Slaves of the modern age: Migrant workers bought and sold for a song

Lankans stranded in Jeddah
By Leon Berenger

Thousands of Sri Lankans are trapped in a modern day ‘slave trading post’ in the Saudi city of Jeddah, with no way of returning home for lack of proper travel or work documents and finances, prompting the authorities to rush a senior delegation to assess the ground situation in this regard.

President of the Association of Foreign Employment Agencies (ALFEA) W.M.P. Aponso told the Sunday Times the situation was worsening by the day as more and more Lankans both male and female were flocking to this so-called trading post in search of employment, sometimes offering their services in return for a meal.

Women form the majority of the stranded workers (Pix courtesy Ranjan Ramanayake’s office).
Migrant workers share a meal
Thousands of Lankan migrant workers sans travel and work documents or finances living under the Khandar Bridge in Jeddah

“This situation has remained for a considerable period of time, and the Saudi authorities are apparently turning a blind eye since repatriation of such large numbers would require a lot of money among other issues.

They will not get involved and it is up to the authorities in Colombo to take serious action instead of letting the situation worsen even further”, Mr.
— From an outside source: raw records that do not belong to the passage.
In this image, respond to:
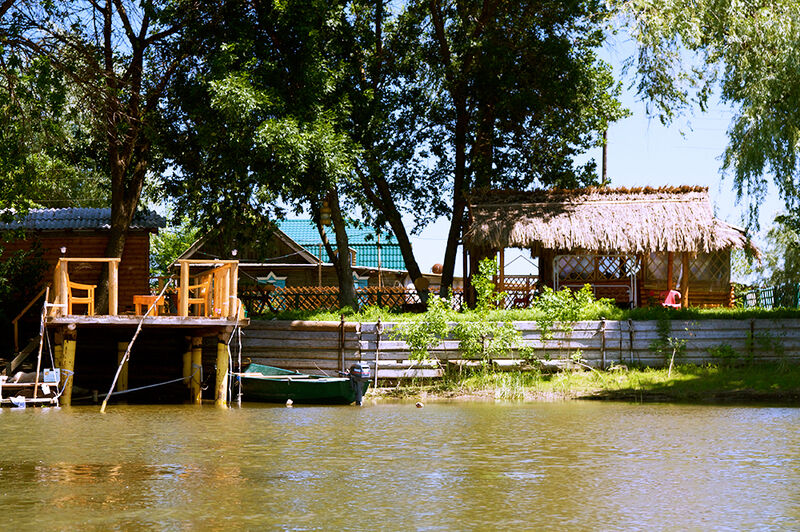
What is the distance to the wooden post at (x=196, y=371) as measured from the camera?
20.8 meters

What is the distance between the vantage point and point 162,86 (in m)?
24.3

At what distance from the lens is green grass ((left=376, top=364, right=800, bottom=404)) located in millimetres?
20516

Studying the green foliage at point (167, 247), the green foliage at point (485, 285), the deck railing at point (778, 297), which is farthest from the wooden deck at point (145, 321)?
the green foliage at point (167, 247)

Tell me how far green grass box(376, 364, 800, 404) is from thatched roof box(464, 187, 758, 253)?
13.0ft

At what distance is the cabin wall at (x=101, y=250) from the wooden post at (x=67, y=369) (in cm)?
631

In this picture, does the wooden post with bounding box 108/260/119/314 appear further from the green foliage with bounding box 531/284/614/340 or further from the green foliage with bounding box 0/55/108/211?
the green foliage with bounding box 531/284/614/340

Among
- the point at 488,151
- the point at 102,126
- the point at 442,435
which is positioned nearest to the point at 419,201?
the point at 488,151

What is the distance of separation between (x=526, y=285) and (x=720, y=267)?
5.35m

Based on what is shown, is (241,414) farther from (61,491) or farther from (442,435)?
(61,491)

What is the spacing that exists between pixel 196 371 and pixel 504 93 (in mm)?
11115

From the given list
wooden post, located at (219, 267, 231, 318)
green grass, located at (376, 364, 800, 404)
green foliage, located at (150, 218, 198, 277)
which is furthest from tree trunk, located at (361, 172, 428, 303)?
green foliage, located at (150, 218, 198, 277)

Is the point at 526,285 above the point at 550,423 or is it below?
above

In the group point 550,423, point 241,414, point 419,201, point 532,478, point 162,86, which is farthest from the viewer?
point 419,201

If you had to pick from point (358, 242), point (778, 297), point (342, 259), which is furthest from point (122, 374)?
point (358, 242)
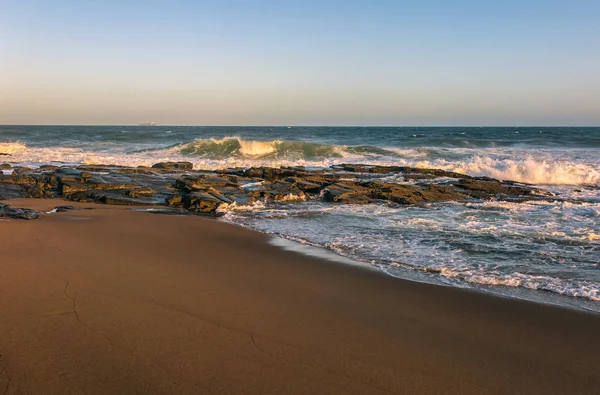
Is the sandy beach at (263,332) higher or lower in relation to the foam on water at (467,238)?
higher

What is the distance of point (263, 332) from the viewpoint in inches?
156

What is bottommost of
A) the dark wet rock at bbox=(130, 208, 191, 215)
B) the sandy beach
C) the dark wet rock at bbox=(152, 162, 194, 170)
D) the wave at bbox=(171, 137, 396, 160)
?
the dark wet rock at bbox=(130, 208, 191, 215)

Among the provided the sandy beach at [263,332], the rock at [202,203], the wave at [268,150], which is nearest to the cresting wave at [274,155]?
the wave at [268,150]

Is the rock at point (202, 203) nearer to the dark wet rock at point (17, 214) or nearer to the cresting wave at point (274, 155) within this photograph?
the dark wet rock at point (17, 214)

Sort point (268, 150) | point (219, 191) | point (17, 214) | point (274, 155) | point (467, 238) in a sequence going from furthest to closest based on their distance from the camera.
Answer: point (268, 150) < point (274, 155) < point (219, 191) < point (17, 214) < point (467, 238)

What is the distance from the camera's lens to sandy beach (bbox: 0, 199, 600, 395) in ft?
10.4

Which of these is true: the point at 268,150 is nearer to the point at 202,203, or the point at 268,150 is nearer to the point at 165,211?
the point at 202,203

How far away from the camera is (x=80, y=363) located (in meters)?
3.27

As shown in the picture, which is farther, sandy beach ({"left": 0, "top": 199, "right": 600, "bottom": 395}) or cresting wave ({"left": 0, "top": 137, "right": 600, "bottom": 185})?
A: cresting wave ({"left": 0, "top": 137, "right": 600, "bottom": 185})

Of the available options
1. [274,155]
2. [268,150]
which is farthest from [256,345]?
[268,150]

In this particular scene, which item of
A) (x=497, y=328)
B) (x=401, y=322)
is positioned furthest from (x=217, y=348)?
(x=497, y=328)

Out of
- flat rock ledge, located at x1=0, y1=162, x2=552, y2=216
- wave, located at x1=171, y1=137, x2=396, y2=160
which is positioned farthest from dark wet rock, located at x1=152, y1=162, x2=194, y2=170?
wave, located at x1=171, y1=137, x2=396, y2=160

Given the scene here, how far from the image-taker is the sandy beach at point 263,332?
3162mm

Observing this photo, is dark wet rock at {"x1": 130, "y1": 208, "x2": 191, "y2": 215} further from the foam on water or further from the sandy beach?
the sandy beach
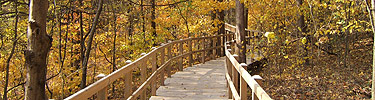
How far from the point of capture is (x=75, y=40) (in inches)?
677

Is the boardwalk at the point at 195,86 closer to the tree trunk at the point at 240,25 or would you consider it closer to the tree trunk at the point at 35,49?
the tree trunk at the point at 240,25

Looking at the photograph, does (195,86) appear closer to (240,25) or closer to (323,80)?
(240,25)

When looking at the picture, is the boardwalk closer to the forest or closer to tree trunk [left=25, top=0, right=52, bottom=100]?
the forest

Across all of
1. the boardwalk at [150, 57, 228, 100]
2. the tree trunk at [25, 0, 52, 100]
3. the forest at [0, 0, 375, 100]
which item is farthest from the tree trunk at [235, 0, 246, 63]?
the tree trunk at [25, 0, 52, 100]

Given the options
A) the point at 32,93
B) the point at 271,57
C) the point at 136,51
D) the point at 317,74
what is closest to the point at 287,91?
the point at 271,57

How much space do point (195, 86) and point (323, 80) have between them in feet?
20.8

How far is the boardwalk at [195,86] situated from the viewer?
760cm

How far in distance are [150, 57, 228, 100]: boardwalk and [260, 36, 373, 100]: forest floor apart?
2551 millimetres

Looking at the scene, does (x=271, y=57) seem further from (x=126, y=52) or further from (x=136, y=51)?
(x=126, y=52)

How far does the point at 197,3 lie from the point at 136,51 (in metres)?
3.85

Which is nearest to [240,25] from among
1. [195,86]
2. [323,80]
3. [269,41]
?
[195,86]

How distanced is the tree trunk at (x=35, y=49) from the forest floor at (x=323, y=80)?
8441mm

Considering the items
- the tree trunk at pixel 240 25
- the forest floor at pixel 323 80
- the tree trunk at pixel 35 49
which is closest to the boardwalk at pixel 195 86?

Aponso said. The Sri Lankans are not alone. They are joined by thousands from other nations of South Asian countries such as India, Pakistan and Bangladesh, he added.

Mr. Aponso explained the bulk of the Lankans had travelled to the oil-rich kingdom on short-term visas and later over-stayed with the intention of securing employment. There are also those who had entered Saudi Arabia on religious pilgrimages and later stayed behind he said.

S. Ruhunge, Additional General Manager (AGM) of the Sri Lanka Foreign Employment Bureau (SLFEB) said the recruiting agencies must take the blame for the current situation in Jeddah and even in other West Asian capitals.

“Recruitment is carried out without proper screening of employers, such as their financial status, etc and this leads to complications such as the non-payment of wages leading to problems. The agents are merely interested in collecting the fees from the workers”, Mr. Ruhunge explained.

In the case of Jeddah, the Deputy Minister for Foreign Employment, Mr. Hussein Bhaila along with officials from the SLFEB left for Riyadh on Monday this week to get a first hand account of the real situation and to try to help out with the co-operation of the local authorities, Mr. Ruhunuge added.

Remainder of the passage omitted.